Here’s how to make sure you’re investing with the right level of risk, according to market experts.

Understand the ability to take risks and take risks

Back to the central question: What could a significant drop in the value of your portfolio do to you?

First, a drop in your portfolio will materially affect the rest of your financial picture. This is called your ability to take risks. If you’re away from a long-term goal, such as retirement, short-term declines in your portfolio aren’t necessarily a very big deal because your investments have decades to recover.

If your goal is in the near future, then a big loss may derail your plans. If you had a portion of your portfolio set aside for a down payment on a home this year, for example, you might not be able to afford a 24% drop.

Second, how would a big loss feel to your portfolio? The answer is bad, of course – but how bad is it? “A pessimistic “checking of your brokerage account every morning” is bad or “Sell every investment you own in a complete panic” is bad?

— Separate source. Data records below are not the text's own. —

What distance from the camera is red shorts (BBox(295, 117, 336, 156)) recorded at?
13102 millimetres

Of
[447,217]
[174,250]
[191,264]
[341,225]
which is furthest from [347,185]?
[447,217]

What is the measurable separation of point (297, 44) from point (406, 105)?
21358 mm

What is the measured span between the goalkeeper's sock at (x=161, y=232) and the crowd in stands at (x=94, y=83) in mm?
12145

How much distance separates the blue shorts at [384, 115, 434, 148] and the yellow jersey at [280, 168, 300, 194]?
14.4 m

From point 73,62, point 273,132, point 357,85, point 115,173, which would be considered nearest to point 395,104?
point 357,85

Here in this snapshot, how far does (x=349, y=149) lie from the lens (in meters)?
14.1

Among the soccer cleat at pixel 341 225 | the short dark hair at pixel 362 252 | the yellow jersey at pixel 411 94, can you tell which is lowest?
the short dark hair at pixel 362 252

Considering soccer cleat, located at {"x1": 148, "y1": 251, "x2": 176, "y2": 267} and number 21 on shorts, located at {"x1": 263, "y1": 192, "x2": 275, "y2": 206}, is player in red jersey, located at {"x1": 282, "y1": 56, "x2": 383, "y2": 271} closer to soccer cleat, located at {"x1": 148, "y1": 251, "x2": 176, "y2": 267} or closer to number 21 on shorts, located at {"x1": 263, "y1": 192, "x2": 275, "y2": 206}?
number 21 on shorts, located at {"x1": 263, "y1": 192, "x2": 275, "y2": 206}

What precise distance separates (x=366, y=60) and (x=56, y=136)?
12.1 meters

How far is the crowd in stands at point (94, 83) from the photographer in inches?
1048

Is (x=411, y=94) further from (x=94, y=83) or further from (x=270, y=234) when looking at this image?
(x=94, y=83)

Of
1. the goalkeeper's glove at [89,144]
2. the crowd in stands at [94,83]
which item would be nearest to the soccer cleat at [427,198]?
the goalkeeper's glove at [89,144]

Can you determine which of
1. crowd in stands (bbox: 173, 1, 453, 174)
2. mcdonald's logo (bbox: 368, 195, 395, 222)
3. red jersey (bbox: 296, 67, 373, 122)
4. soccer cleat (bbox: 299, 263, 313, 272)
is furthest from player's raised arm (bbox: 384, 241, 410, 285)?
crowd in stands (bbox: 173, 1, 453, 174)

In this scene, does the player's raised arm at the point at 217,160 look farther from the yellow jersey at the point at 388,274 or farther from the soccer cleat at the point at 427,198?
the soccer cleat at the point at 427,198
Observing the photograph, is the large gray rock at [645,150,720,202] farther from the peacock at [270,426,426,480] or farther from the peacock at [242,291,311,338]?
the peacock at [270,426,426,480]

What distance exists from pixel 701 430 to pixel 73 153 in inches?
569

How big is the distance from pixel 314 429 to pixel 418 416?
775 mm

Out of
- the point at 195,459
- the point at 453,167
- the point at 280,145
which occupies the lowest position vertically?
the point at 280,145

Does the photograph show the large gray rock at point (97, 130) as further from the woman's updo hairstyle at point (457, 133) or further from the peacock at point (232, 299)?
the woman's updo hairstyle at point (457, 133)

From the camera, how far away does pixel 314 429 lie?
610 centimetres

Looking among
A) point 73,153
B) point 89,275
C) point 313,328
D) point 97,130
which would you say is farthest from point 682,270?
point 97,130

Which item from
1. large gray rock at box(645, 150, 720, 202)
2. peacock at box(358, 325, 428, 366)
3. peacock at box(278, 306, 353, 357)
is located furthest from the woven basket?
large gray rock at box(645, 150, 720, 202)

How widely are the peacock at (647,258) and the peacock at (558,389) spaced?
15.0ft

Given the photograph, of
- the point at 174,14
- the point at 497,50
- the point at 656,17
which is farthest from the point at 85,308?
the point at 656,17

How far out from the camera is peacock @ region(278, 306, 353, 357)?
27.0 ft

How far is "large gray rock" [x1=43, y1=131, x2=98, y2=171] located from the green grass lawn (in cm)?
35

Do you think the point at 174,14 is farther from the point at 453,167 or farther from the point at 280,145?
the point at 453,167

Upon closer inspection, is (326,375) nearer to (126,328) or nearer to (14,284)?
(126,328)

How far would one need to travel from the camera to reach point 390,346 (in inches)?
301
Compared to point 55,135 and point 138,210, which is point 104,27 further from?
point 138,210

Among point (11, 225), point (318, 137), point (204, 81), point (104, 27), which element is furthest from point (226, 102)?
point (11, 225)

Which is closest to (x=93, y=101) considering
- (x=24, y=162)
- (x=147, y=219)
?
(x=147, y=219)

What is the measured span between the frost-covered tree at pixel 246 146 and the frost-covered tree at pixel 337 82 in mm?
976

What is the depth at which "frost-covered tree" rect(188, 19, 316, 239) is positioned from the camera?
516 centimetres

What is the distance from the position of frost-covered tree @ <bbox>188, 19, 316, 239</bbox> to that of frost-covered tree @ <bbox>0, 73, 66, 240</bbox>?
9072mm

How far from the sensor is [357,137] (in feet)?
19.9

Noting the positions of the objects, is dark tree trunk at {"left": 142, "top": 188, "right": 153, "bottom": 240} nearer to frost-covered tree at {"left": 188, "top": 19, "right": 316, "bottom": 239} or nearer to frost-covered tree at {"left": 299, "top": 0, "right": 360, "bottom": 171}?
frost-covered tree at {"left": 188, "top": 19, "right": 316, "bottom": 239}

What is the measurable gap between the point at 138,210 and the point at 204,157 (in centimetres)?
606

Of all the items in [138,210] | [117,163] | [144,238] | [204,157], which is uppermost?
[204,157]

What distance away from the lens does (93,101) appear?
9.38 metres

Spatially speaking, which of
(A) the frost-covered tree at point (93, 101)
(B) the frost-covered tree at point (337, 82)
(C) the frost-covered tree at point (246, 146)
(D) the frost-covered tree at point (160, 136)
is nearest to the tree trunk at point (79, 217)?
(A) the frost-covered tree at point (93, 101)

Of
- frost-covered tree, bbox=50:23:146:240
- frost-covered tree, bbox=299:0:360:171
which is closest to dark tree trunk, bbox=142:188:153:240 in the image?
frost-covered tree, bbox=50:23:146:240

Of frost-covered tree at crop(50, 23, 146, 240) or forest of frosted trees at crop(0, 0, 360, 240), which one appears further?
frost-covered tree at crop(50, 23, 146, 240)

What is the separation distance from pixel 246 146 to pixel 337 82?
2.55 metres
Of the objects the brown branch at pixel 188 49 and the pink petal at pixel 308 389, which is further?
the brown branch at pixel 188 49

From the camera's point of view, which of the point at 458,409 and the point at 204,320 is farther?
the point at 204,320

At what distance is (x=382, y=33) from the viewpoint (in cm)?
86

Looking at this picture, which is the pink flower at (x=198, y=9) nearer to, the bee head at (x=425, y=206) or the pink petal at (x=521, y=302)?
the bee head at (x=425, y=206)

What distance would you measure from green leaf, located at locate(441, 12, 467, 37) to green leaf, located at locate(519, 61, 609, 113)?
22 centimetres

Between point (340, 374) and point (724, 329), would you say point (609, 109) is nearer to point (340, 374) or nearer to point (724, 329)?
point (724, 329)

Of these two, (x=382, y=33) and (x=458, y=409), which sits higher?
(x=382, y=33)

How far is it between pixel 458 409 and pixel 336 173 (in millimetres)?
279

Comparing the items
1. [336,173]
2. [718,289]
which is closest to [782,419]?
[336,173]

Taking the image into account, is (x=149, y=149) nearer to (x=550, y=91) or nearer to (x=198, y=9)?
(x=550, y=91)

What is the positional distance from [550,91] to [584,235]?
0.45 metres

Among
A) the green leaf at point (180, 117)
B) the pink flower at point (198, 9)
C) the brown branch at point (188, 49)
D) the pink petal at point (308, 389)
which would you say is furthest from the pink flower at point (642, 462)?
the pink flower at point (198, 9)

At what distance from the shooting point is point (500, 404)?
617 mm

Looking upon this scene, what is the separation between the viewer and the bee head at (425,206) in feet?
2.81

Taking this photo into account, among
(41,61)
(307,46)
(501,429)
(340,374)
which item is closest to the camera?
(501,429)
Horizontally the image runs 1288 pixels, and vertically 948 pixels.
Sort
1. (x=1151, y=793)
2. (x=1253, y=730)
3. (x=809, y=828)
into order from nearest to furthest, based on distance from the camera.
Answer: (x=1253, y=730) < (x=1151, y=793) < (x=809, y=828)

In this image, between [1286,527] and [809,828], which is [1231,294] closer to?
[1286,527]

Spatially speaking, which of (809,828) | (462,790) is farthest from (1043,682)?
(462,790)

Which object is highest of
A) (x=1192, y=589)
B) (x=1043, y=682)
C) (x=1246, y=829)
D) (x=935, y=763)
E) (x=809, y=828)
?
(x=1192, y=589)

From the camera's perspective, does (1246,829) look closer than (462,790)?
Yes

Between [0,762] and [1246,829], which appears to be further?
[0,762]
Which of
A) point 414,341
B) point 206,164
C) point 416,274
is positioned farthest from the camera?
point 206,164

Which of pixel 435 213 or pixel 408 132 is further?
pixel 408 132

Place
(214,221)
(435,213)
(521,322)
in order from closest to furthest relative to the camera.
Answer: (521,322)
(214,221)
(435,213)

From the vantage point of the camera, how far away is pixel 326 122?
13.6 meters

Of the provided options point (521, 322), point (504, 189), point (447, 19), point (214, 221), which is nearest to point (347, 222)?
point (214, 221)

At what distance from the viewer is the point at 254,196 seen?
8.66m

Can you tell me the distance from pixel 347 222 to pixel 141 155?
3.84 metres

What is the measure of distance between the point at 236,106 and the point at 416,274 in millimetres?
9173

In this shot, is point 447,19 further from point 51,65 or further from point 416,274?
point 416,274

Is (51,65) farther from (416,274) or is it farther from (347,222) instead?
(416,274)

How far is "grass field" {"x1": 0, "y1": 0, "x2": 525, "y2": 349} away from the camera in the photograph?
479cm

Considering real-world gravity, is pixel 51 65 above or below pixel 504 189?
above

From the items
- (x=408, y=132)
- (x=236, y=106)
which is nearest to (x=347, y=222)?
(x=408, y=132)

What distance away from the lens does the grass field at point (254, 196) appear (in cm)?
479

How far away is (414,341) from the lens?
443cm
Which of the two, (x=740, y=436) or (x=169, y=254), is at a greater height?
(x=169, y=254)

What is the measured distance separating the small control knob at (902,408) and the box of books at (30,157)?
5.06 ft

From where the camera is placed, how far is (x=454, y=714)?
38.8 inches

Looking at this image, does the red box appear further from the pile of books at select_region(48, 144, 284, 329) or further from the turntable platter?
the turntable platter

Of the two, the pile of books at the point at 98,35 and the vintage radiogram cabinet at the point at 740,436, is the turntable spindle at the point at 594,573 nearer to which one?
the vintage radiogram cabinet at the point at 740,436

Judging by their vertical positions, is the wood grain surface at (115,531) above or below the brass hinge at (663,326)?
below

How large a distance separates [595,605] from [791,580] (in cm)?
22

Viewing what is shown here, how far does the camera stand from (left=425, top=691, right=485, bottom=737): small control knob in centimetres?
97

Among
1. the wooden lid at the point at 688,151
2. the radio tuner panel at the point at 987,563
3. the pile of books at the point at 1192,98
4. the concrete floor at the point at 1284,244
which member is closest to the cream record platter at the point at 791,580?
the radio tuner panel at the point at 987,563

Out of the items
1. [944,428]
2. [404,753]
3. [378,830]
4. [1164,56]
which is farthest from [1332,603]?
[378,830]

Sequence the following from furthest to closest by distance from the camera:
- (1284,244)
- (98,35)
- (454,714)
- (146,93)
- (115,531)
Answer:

Investment professionals describe your ability to stick to your financial plan in the face of investment losses as your tolerance for risk. It’s okay to panic when the big red numbers start filling your portfolio page, says Brad Klontz, certified financial planner and professor of financial psychology at Creighton University. But if you let that panic drive you into hasty financial decisions, you’re likely to do real damage to your money, says Klontz.

“Who doesn’t panic? If you’re on a roller coaster that’s going down and your stomach is turning, that’s normal,” he says. The problem arises when it “makes you want to jump off a ride or never ride a rollercoaster again.”

How to take the right amount of risk

If recent market shakes haven’t affected your financial plans, your only next steps are to stay on track. But if you veered from your plans or didn’t have a plan in the first place, it’s time to put your portfolio on the right track.

Start with your ability to take a risk, Benz suggests: “Keep in mind what you are trying to achieve and how close you are to it when you need the money. You may need sub-wallets for different goals.”

In general, younger people who are saving for retirement can often invest that portion of their portfolio in a wide variety of stocks, Benz says. They offer higher long-term returns than other types of assets, but they also tend to come with greater risk.

For short or medium-term goals spanning one to three years, “consider adding safer assets such as cash, short-term bond funds, and US government bond funds,” Benz says. From there, she adds, think about how you will react to losses in the future: “The ability to risk does not matter if you’re going to overturn your well-crafted plan when you don’t feel comfortable with the losses you’ve incurred in a short-term.”

Lots of online surveys can help you determine your risk tolerance. Experts say examining your behavior during the last withdrawal can be an equally useful metric.

“If I don’t feel comfortable in this kind of volatile market, I need to remember that and put safeguards in place so I don’t feel this way the next time it happens,” says Kelly Lavigne, Vice President of Consumer Insights at Allianz Live. “Because it will happen again. You will feel bad again.”

To avoid the kind of panic you might feel in the first half of the year, consider reducing your allocation to riskier assets like stocks and cryptocurrencies. You may also want to consider investing in a fund that will manage the provisions for you.

“An all-in-one box, such as a target date box, can help remove you from the equation and allow the product to do the heavy lifting,” Benz says.

A financial advisor may be able to help on this front, too, says Levine: “The most important thing is to make sure you don’t follow your gut and pull out of the market until you’ve talked to someone who can help you personalize.”